* [Le problème] Recopiez à l'identique, du début à la fin, l'extrait ci-dessous sur le rapprochement entre l'UMP et l'UDI.

* [Extrait fourni]
☆ ☆ ☆ ☆ ☆

Dans une interview au Figaro, l'ancien Premier ministre se dit favorable à un rapprochement entre l’UMP et l’UDI de Jean-Louis Borloo.
©Reuters

Equation impossible

Dans une interview au Figaro, l'ancien Premier ministre se dit favorable à un rapprochement entre l’UMP et l’UDI de Jean-Louis Borloo. "Qui peut penser qu'en divisant l'opposition, on aurait plus de chance d'opérer le redressement du pays", a-t-il également affirmé.

Thomas Guénolé

Thomas Guénolé

Thomas Guénolé est politologue et maître de conférence à Sciences Po. Son dernier livre, Islamopsychose, est paru aux éditions Fayard. 

Pour en savoir plus, visitez son site Internet : thomas-guenole.fr

Voir la bio »

Atlantico : Dans une interview au Figaro, l'ancien Premier ministre François Fillon se dit favorable à un rapprochement entre l’UMP et l’UDI de Jean-Louis Borloo.  Ce rapprochement UMP-UDI est-il possible sans provoquer de nouvelles fractures au sein de l’UMP ?

☆ ☆ ☆ ☆ ☆

* [Matériel fourni]

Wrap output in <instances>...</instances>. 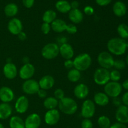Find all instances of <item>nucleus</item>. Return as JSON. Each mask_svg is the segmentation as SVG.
<instances>
[{"label":"nucleus","instance_id":"1","mask_svg":"<svg viewBox=\"0 0 128 128\" xmlns=\"http://www.w3.org/2000/svg\"><path fill=\"white\" fill-rule=\"evenodd\" d=\"M107 48L110 53L121 56L126 52V41L121 38H113L108 42Z\"/></svg>","mask_w":128,"mask_h":128},{"label":"nucleus","instance_id":"2","mask_svg":"<svg viewBox=\"0 0 128 128\" xmlns=\"http://www.w3.org/2000/svg\"><path fill=\"white\" fill-rule=\"evenodd\" d=\"M58 106L60 111L66 115L74 114L78 108L76 101L72 98L70 97H64L60 100Z\"/></svg>","mask_w":128,"mask_h":128},{"label":"nucleus","instance_id":"3","mask_svg":"<svg viewBox=\"0 0 128 128\" xmlns=\"http://www.w3.org/2000/svg\"><path fill=\"white\" fill-rule=\"evenodd\" d=\"M92 59L89 54L84 52L80 54L73 60L74 68L81 71H86L91 66Z\"/></svg>","mask_w":128,"mask_h":128},{"label":"nucleus","instance_id":"4","mask_svg":"<svg viewBox=\"0 0 128 128\" xmlns=\"http://www.w3.org/2000/svg\"><path fill=\"white\" fill-rule=\"evenodd\" d=\"M60 54V46L57 43L50 42L44 46L41 50V55L48 60L56 58Z\"/></svg>","mask_w":128,"mask_h":128},{"label":"nucleus","instance_id":"5","mask_svg":"<svg viewBox=\"0 0 128 128\" xmlns=\"http://www.w3.org/2000/svg\"><path fill=\"white\" fill-rule=\"evenodd\" d=\"M110 72L108 70L99 68L96 69L93 74V80L95 83L99 86H104L110 81Z\"/></svg>","mask_w":128,"mask_h":128},{"label":"nucleus","instance_id":"6","mask_svg":"<svg viewBox=\"0 0 128 128\" xmlns=\"http://www.w3.org/2000/svg\"><path fill=\"white\" fill-rule=\"evenodd\" d=\"M122 85L118 82L109 81L107 84L104 85V93L108 97L114 98L118 97L122 92Z\"/></svg>","mask_w":128,"mask_h":128},{"label":"nucleus","instance_id":"7","mask_svg":"<svg viewBox=\"0 0 128 128\" xmlns=\"http://www.w3.org/2000/svg\"><path fill=\"white\" fill-rule=\"evenodd\" d=\"M98 62L102 68L109 70L113 67L114 60L111 53L107 51H102L98 56Z\"/></svg>","mask_w":128,"mask_h":128},{"label":"nucleus","instance_id":"8","mask_svg":"<svg viewBox=\"0 0 128 128\" xmlns=\"http://www.w3.org/2000/svg\"><path fill=\"white\" fill-rule=\"evenodd\" d=\"M96 112V104L91 100H86L81 106V114L84 119H90L94 115Z\"/></svg>","mask_w":128,"mask_h":128},{"label":"nucleus","instance_id":"9","mask_svg":"<svg viewBox=\"0 0 128 128\" xmlns=\"http://www.w3.org/2000/svg\"><path fill=\"white\" fill-rule=\"evenodd\" d=\"M40 89L38 82L33 79L26 80L22 84V91L26 94H36Z\"/></svg>","mask_w":128,"mask_h":128},{"label":"nucleus","instance_id":"10","mask_svg":"<svg viewBox=\"0 0 128 128\" xmlns=\"http://www.w3.org/2000/svg\"><path fill=\"white\" fill-rule=\"evenodd\" d=\"M35 73V68L31 63L23 64L19 71V76L22 80H26L32 79Z\"/></svg>","mask_w":128,"mask_h":128},{"label":"nucleus","instance_id":"11","mask_svg":"<svg viewBox=\"0 0 128 128\" xmlns=\"http://www.w3.org/2000/svg\"><path fill=\"white\" fill-rule=\"evenodd\" d=\"M44 121L49 126L56 125L60 121V112L56 109L48 110L44 114Z\"/></svg>","mask_w":128,"mask_h":128},{"label":"nucleus","instance_id":"12","mask_svg":"<svg viewBox=\"0 0 128 128\" xmlns=\"http://www.w3.org/2000/svg\"><path fill=\"white\" fill-rule=\"evenodd\" d=\"M22 23L20 20L16 18H12L10 20L8 24V30L9 32L13 35L17 36L22 31Z\"/></svg>","mask_w":128,"mask_h":128},{"label":"nucleus","instance_id":"13","mask_svg":"<svg viewBox=\"0 0 128 128\" xmlns=\"http://www.w3.org/2000/svg\"><path fill=\"white\" fill-rule=\"evenodd\" d=\"M41 123L40 115L37 113H32L28 116L24 121L25 128H39Z\"/></svg>","mask_w":128,"mask_h":128},{"label":"nucleus","instance_id":"14","mask_svg":"<svg viewBox=\"0 0 128 128\" xmlns=\"http://www.w3.org/2000/svg\"><path fill=\"white\" fill-rule=\"evenodd\" d=\"M29 100L25 96H21L16 100L15 102V110L20 114L25 113L29 108Z\"/></svg>","mask_w":128,"mask_h":128},{"label":"nucleus","instance_id":"15","mask_svg":"<svg viewBox=\"0 0 128 128\" xmlns=\"http://www.w3.org/2000/svg\"><path fill=\"white\" fill-rule=\"evenodd\" d=\"M2 71H3L4 76L8 80L14 79L18 73L17 67L12 62H7L4 66Z\"/></svg>","mask_w":128,"mask_h":128},{"label":"nucleus","instance_id":"16","mask_svg":"<svg viewBox=\"0 0 128 128\" xmlns=\"http://www.w3.org/2000/svg\"><path fill=\"white\" fill-rule=\"evenodd\" d=\"M74 94L78 100H84L86 98L90 93L88 86L83 83H80L76 85L74 89Z\"/></svg>","mask_w":128,"mask_h":128},{"label":"nucleus","instance_id":"17","mask_svg":"<svg viewBox=\"0 0 128 128\" xmlns=\"http://www.w3.org/2000/svg\"><path fill=\"white\" fill-rule=\"evenodd\" d=\"M14 98V93L10 88L3 86L0 88V100L4 103L11 102Z\"/></svg>","mask_w":128,"mask_h":128},{"label":"nucleus","instance_id":"18","mask_svg":"<svg viewBox=\"0 0 128 128\" xmlns=\"http://www.w3.org/2000/svg\"><path fill=\"white\" fill-rule=\"evenodd\" d=\"M115 116L118 122L122 124L128 123V106L121 105L118 107Z\"/></svg>","mask_w":128,"mask_h":128},{"label":"nucleus","instance_id":"19","mask_svg":"<svg viewBox=\"0 0 128 128\" xmlns=\"http://www.w3.org/2000/svg\"><path fill=\"white\" fill-rule=\"evenodd\" d=\"M60 54L64 60H71L74 54L72 46L69 43H65L60 46Z\"/></svg>","mask_w":128,"mask_h":128},{"label":"nucleus","instance_id":"20","mask_svg":"<svg viewBox=\"0 0 128 128\" xmlns=\"http://www.w3.org/2000/svg\"><path fill=\"white\" fill-rule=\"evenodd\" d=\"M38 83L40 89L47 91L53 87L55 83V80L52 76L47 74L42 76L39 81Z\"/></svg>","mask_w":128,"mask_h":128},{"label":"nucleus","instance_id":"21","mask_svg":"<svg viewBox=\"0 0 128 128\" xmlns=\"http://www.w3.org/2000/svg\"><path fill=\"white\" fill-rule=\"evenodd\" d=\"M68 18L73 24H79L83 20V13L79 9L71 10L68 12Z\"/></svg>","mask_w":128,"mask_h":128},{"label":"nucleus","instance_id":"22","mask_svg":"<svg viewBox=\"0 0 128 128\" xmlns=\"http://www.w3.org/2000/svg\"><path fill=\"white\" fill-rule=\"evenodd\" d=\"M93 101L95 104L100 106H106L110 102V98L108 96L102 92H98L94 96Z\"/></svg>","mask_w":128,"mask_h":128},{"label":"nucleus","instance_id":"23","mask_svg":"<svg viewBox=\"0 0 128 128\" xmlns=\"http://www.w3.org/2000/svg\"><path fill=\"white\" fill-rule=\"evenodd\" d=\"M12 109L9 103L2 102L0 104V120H7L12 114Z\"/></svg>","mask_w":128,"mask_h":128},{"label":"nucleus","instance_id":"24","mask_svg":"<svg viewBox=\"0 0 128 128\" xmlns=\"http://www.w3.org/2000/svg\"><path fill=\"white\" fill-rule=\"evenodd\" d=\"M112 11L116 16L122 17L126 14L127 8L126 4L122 1H116L112 6Z\"/></svg>","mask_w":128,"mask_h":128},{"label":"nucleus","instance_id":"25","mask_svg":"<svg viewBox=\"0 0 128 128\" xmlns=\"http://www.w3.org/2000/svg\"><path fill=\"white\" fill-rule=\"evenodd\" d=\"M68 24L62 19H56L51 24V30L58 33H61L66 31Z\"/></svg>","mask_w":128,"mask_h":128},{"label":"nucleus","instance_id":"26","mask_svg":"<svg viewBox=\"0 0 128 128\" xmlns=\"http://www.w3.org/2000/svg\"><path fill=\"white\" fill-rule=\"evenodd\" d=\"M55 7L57 11L61 13H68L71 10L70 2L66 0H59L56 2Z\"/></svg>","mask_w":128,"mask_h":128},{"label":"nucleus","instance_id":"27","mask_svg":"<svg viewBox=\"0 0 128 128\" xmlns=\"http://www.w3.org/2000/svg\"><path fill=\"white\" fill-rule=\"evenodd\" d=\"M4 12L7 17L13 18L18 12V7L13 2H11L6 5L4 9Z\"/></svg>","mask_w":128,"mask_h":128},{"label":"nucleus","instance_id":"28","mask_svg":"<svg viewBox=\"0 0 128 128\" xmlns=\"http://www.w3.org/2000/svg\"><path fill=\"white\" fill-rule=\"evenodd\" d=\"M9 124L10 128H25L24 120L18 116L11 117L10 120Z\"/></svg>","mask_w":128,"mask_h":128},{"label":"nucleus","instance_id":"29","mask_svg":"<svg viewBox=\"0 0 128 128\" xmlns=\"http://www.w3.org/2000/svg\"><path fill=\"white\" fill-rule=\"evenodd\" d=\"M58 103L59 101L57 99L52 96H50L44 99L43 101V106L48 110H51L56 109L58 106Z\"/></svg>","mask_w":128,"mask_h":128},{"label":"nucleus","instance_id":"30","mask_svg":"<svg viewBox=\"0 0 128 128\" xmlns=\"http://www.w3.org/2000/svg\"><path fill=\"white\" fill-rule=\"evenodd\" d=\"M56 16H57V14L54 10H48L44 12L42 19L43 22H46L51 24L56 20Z\"/></svg>","mask_w":128,"mask_h":128},{"label":"nucleus","instance_id":"31","mask_svg":"<svg viewBox=\"0 0 128 128\" xmlns=\"http://www.w3.org/2000/svg\"><path fill=\"white\" fill-rule=\"evenodd\" d=\"M81 72L75 68L69 70L67 74V78L70 81L72 82H78L81 79Z\"/></svg>","mask_w":128,"mask_h":128},{"label":"nucleus","instance_id":"32","mask_svg":"<svg viewBox=\"0 0 128 128\" xmlns=\"http://www.w3.org/2000/svg\"><path fill=\"white\" fill-rule=\"evenodd\" d=\"M117 31L120 38L123 40L128 38V26L126 24L122 23L118 26Z\"/></svg>","mask_w":128,"mask_h":128},{"label":"nucleus","instance_id":"33","mask_svg":"<svg viewBox=\"0 0 128 128\" xmlns=\"http://www.w3.org/2000/svg\"><path fill=\"white\" fill-rule=\"evenodd\" d=\"M98 124L101 128H110L111 121L106 116H101L98 120Z\"/></svg>","mask_w":128,"mask_h":128},{"label":"nucleus","instance_id":"34","mask_svg":"<svg viewBox=\"0 0 128 128\" xmlns=\"http://www.w3.org/2000/svg\"><path fill=\"white\" fill-rule=\"evenodd\" d=\"M110 80L114 82H118L121 78V74L118 70H114L111 71L110 73Z\"/></svg>","mask_w":128,"mask_h":128},{"label":"nucleus","instance_id":"35","mask_svg":"<svg viewBox=\"0 0 128 128\" xmlns=\"http://www.w3.org/2000/svg\"><path fill=\"white\" fill-rule=\"evenodd\" d=\"M126 63L124 61L121 60H118L115 61L114 62L113 67H114V68L116 69V70H122L123 69L125 68L126 67Z\"/></svg>","mask_w":128,"mask_h":128},{"label":"nucleus","instance_id":"36","mask_svg":"<svg viewBox=\"0 0 128 128\" xmlns=\"http://www.w3.org/2000/svg\"><path fill=\"white\" fill-rule=\"evenodd\" d=\"M66 31L70 34H74L78 31L77 26L74 24H68L66 26Z\"/></svg>","mask_w":128,"mask_h":128},{"label":"nucleus","instance_id":"37","mask_svg":"<svg viewBox=\"0 0 128 128\" xmlns=\"http://www.w3.org/2000/svg\"><path fill=\"white\" fill-rule=\"evenodd\" d=\"M54 97L57 99L58 101L64 97V92L61 88H58L54 91Z\"/></svg>","mask_w":128,"mask_h":128},{"label":"nucleus","instance_id":"38","mask_svg":"<svg viewBox=\"0 0 128 128\" xmlns=\"http://www.w3.org/2000/svg\"><path fill=\"white\" fill-rule=\"evenodd\" d=\"M51 30V24L46 22H43L41 26V30L44 34H48Z\"/></svg>","mask_w":128,"mask_h":128},{"label":"nucleus","instance_id":"39","mask_svg":"<svg viewBox=\"0 0 128 128\" xmlns=\"http://www.w3.org/2000/svg\"><path fill=\"white\" fill-rule=\"evenodd\" d=\"M81 128H93V124L90 119H84L81 122Z\"/></svg>","mask_w":128,"mask_h":128},{"label":"nucleus","instance_id":"40","mask_svg":"<svg viewBox=\"0 0 128 128\" xmlns=\"http://www.w3.org/2000/svg\"><path fill=\"white\" fill-rule=\"evenodd\" d=\"M94 12V10L91 6H86L84 8V13L88 16H91Z\"/></svg>","mask_w":128,"mask_h":128},{"label":"nucleus","instance_id":"41","mask_svg":"<svg viewBox=\"0 0 128 128\" xmlns=\"http://www.w3.org/2000/svg\"><path fill=\"white\" fill-rule=\"evenodd\" d=\"M22 4L26 8H31L34 4V0H22Z\"/></svg>","mask_w":128,"mask_h":128},{"label":"nucleus","instance_id":"42","mask_svg":"<svg viewBox=\"0 0 128 128\" xmlns=\"http://www.w3.org/2000/svg\"><path fill=\"white\" fill-rule=\"evenodd\" d=\"M64 66L68 70H71V69L74 68V64H73V60H66L64 62Z\"/></svg>","mask_w":128,"mask_h":128},{"label":"nucleus","instance_id":"43","mask_svg":"<svg viewBox=\"0 0 128 128\" xmlns=\"http://www.w3.org/2000/svg\"><path fill=\"white\" fill-rule=\"evenodd\" d=\"M96 2L100 6H105L111 3L112 0H95Z\"/></svg>","mask_w":128,"mask_h":128},{"label":"nucleus","instance_id":"44","mask_svg":"<svg viewBox=\"0 0 128 128\" xmlns=\"http://www.w3.org/2000/svg\"><path fill=\"white\" fill-rule=\"evenodd\" d=\"M37 94L38 96V97L40 98L45 99L46 98V96H47V92H46V90L40 89V90L38 91Z\"/></svg>","mask_w":128,"mask_h":128},{"label":"nucleus","instance_id":"45","mask_svg":"<svg viewBox=\"0 0 128 128\" xmlns=\"http://www.w3.org/2000/svg\"><path fill=\"white\" fill-rule=\"evenodd\" d=\"M112 103L114 106H117V107H120V106H121V104H122V101H121V99L120 98L118 97L114 98L112 99Z\"/></svg>","mask_w":128,"mask_h":128},{"label":"nucleus","instance_id":"46","mask_svg":"<svg viewBox=\"0 0 128 128\" xmlns=\"http://www.w3.org/2000/svg\"><path fill=\"white\" fill-rule=\"evenodd\" d=\"M57 42L58 44H60V46H61V45L63 44L67 43V38L64 37V36H60V37L58 38Z\"/></svg>","mask_w":128,"mask_h":128},{"label":"nucleus","instance_id":"47","mask_svg":"<svg viewBox=\"0 0 128 128\" xmlns=\"http://www.w3.org/2000/svg\"><path fill=\"white\" fill-rule=\"evenodd\" d=\"M121 101H122V103L124 104L125 106H128V92H125L122 96L121 98Z\"/></svg>","mask_w":128,"mask_h":128},{"label":"nucleus","instance_id":"48","mask_svg":"<svg viewBox=\"0 0 128 128\" xmlns=\"http://www.w3.org/2000/svg\"><path fill=\"white\" fill-rule=\"evenodd\" d=\"M17 36L20 41H25L26 40V38H27V35H26V32H23L22 31L21 32H20Z\"/></svg>","mask_w":128,"mask_h":128},{"label":"nucleus","instance_id":"49","mask_svg":"<svg viewBox=\"0 0 128 128\" xmlns=\"http://www.w3.org/2000/svg\"><path fill=\"white\" fill-rule=\"evenodd\" d=\"M110 128H127V127L124 124L120 123V122H116V123L111 125Z\"/></svg>","mask_w":128,"mask_h":128},{"label":"nucleus","instance_id":"50","mask_svg":"<svg viewBox=\"0 0 128 128\" xmlns=\"http://www.w3.org/2000/svg\"><path fill=\"white\" fill-rule=\"evenodd\" d=\"M70 5H71V10H75V9H78L80 4L77 1H72L70 3Z\"/></svg>","mask_w":128,"mask_h":128},{"label":"nucleus","instance_id":"51","mask_svg":"<svg viewBox=\"0 0 128 128\" xmlns=\"http://www.w3.org/2000/svg\"><path fill=\"white\" fill-rule=\"evenodd\" d=\"M121 85H122V88H123L124 89L128 91V79L125 80Z\"/></svg>","mask_w":128,"mask_h":128},{"label":"nucleus","instance_id":"52","mask_svg":"<svg viewBox=\"0 0 128 128\" xmlns=\"http://www.w3.org/2000/svg\"><path fill=\"white\" fill-rule=\"evenodd\" d=\"M22 63H23V64L30 63V58H29L28 57H26V56H25V57L22 58Z\"/></svg>","mask_w":128,"mask_h":128},{"label":"nucleus","instance_id":"53","mask_svg":"<svg viewBox=\"0 0 128 128\" xmlns=\"http://www.w3.org/2000/svg\"><path fill=\"white\" fill-rule=\"evenodd\" d=\"M126 63L128 65V56H126Z\"/></svg>","mask_w":128,"mask_h":128},{"label":"nucleus","instance_id":"54","mask_svg":"<svg viewBox=\"0 0 128 128\" xmlns=\"http://www.w3.org/2000/svg\"><path fill=\"white\" fill-rule=\"evenodd\" d=\"M0 128H4L3 125H2L1 123H0Z\"/></svg>","mask_w":128,"mask_h":128},{"label":"nucleus","instance_id":"55","mask_svg":"<svg viewBox=\"0 0 128 128\" xmlns=\"http://www.w3.org/2000/svg\"><path fill=\"white\" fill-rule=\"evenodd\" d=\"M126 47H127V48H128V41L126 42Z\"/></svg>","mask_w":128,"mask_h":128}]
</instances>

☆ ☆ ☆ ☆ ☆

* [Solution du problème]
Dans une interview au Figaro, l'ancien Premier ministre se dit favorable à un rapprochement entre l’UMP et l’UDI de Jean-Louis Borloo.
©Reuters

Equation impossible

Dans une interview au Figaro, l'ancien Premier ministre se dit favorable à un rapprochement entre l’UMP et l’UDI de Jean-Louis Borloo. "Qui peut penser qu'en divisant l'opposition, on aurait plus de chance d'opérer le redressement du pays", a-t-il également affirmé.

Thomas Guénolé

Thomas Guénolé

Thomas Guénolé est politologue et maître de conférence à Sciences Po. Son dernier livre, Islamopsychose, est paru aux éditions Fayard. 

Pour en savoir plus, visitez son site Internet : thomas-guenole.fr

Voir la bio »

Atlantico : Dans une interview au Figaro, l'ancien Premier ministre François Fillon se dit favorable à un rapprochement entre l’UMP et l’UDI de Jean-Louis Borloo.  Ce rapprochement UMP-UDI est-il possible sans provoquer de nouvelles fractures au sein de l’UMP ?